### Источник
+ + + +
Мы сверяем свои данные с их Центром освобождения и розыска, сотрудничаем в обе стороны, то есть если у них есть запрос по возвращению тела погибшего "ДНРовца" на территории, контролируемой Украиной, я готов выполнить эту задачу, потому что они нам тоже помогают.
– С кем-то из руководителей "ДНР" и "ЛНР" встречались?
– Нет, но знаю, что с ними ведутся переговоры на высоком уровне по вопросу освобождения военнопленных и розыску тел.
– Приходилось платить за допуск на территорию сепаратистов и вывоз тел?
– Ни разу.
Олег Портнов, волонтер организации "Союз "Народная память"
– Я пришел как журналист, а когда началась заварушка – остался в организации как волонтер. В зоне АТО с той стороной по-панибратски не пообщаешься. Это люди с оружием, выполняют надзорную функцию, следят, чтобы мы не пошли туда, куда не стоит, чтобы не сфотографировали лишнего. К нам приставляют сопровождающих, которые нас контролируют. На той стороне люди разные: есть идейные, есть маргиналы, есть помешанные на войне, им полевая жизнь и бои в кайф.
+ + + +
[Строки из набора данных]

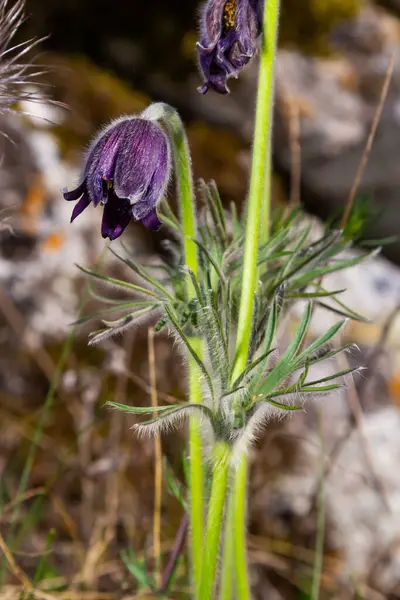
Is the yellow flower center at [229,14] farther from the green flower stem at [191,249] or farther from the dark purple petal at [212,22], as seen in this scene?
the green flower stem at [191,249]

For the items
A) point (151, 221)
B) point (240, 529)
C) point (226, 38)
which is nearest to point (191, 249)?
point (151, 221)

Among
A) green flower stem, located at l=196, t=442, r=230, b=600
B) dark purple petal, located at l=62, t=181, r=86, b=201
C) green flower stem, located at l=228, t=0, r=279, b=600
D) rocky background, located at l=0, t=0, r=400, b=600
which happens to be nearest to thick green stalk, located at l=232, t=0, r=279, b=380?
green flower stem, located at l=228, t=0, r=279, b=600

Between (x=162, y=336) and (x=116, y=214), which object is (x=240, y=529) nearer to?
(x=116, y=214)

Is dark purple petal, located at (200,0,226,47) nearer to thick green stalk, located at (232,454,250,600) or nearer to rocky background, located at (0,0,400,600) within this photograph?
thick green stalk, located at (232,454,250,600)

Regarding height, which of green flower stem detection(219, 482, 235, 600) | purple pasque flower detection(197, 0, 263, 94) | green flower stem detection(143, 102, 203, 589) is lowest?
green flower stem detection(219, 482, 235, 600)

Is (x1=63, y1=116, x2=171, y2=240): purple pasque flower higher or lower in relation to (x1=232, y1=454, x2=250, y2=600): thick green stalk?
higher
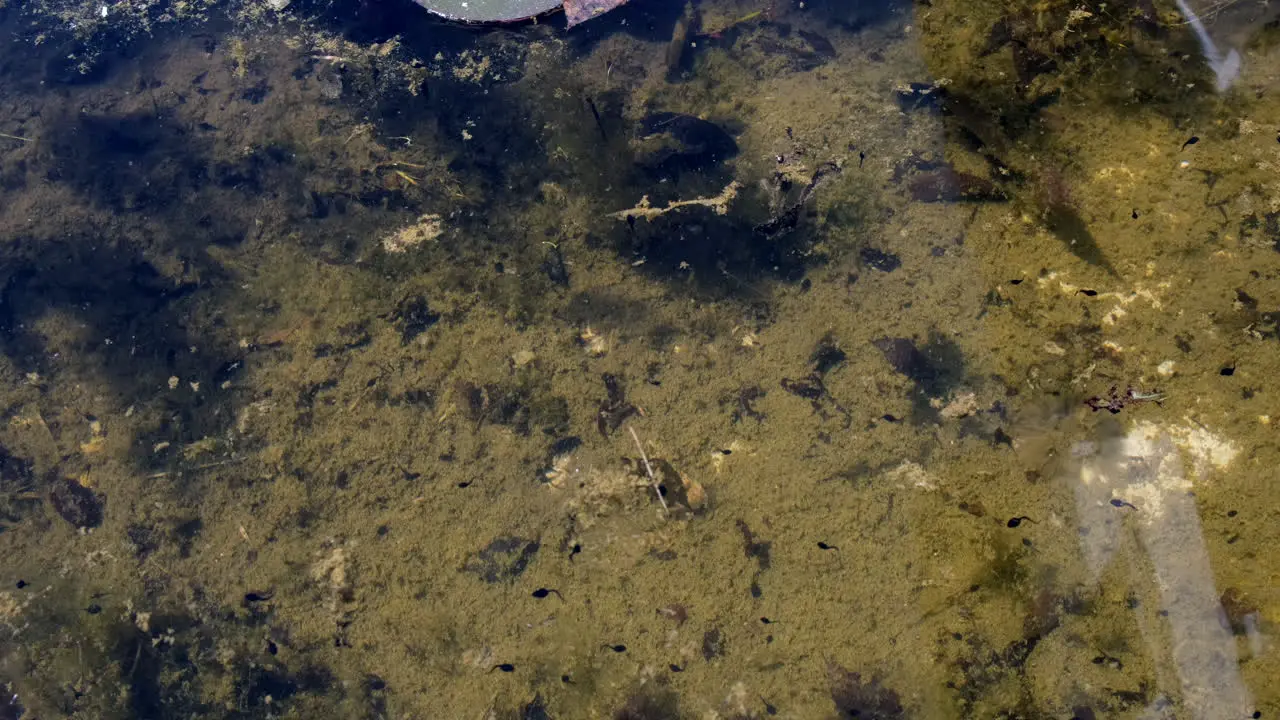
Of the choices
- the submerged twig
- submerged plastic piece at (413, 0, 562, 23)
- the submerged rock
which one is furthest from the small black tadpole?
the submerged rock

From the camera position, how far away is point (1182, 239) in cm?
307

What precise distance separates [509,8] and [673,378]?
8.65 feet

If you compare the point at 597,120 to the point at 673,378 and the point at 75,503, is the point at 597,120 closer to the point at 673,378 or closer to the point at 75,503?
the point at 673,378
+ + + +
### Задание A
Повторите дословно часть источника: всё, начиная со слов «Олег Портнов, волонтер» и вплоть до слов «бои в кайф.».
### Задание B
В каком качестве Олег Портнов, по словам источника, изначально пришел в организацию?
Строки набора данных здесь не понадобятся.

### Ответ A
Олег Портнов, волонтер организации "Союз "Народная память"
– Я пришел как журналист, а когда началась заварушка – остался в организации как волонтер. В зоне АТО с той стороной по-панибратски не пообщаешься. Это люди с оружием, выполняют надзорную функцию, следят, чтобы мы не пошли туда, куда не стоит, чтобы не сфотографировали лишнего. К нам приставляют сопровождающих, которые нас контролируют. На той стороне люди разные: есть идейные, есть маргиналы, есть помешанные на войне, им полевая жизнь и бои в кайф.

### Ответ B
Олег Портнов пришел в организацию как журналист.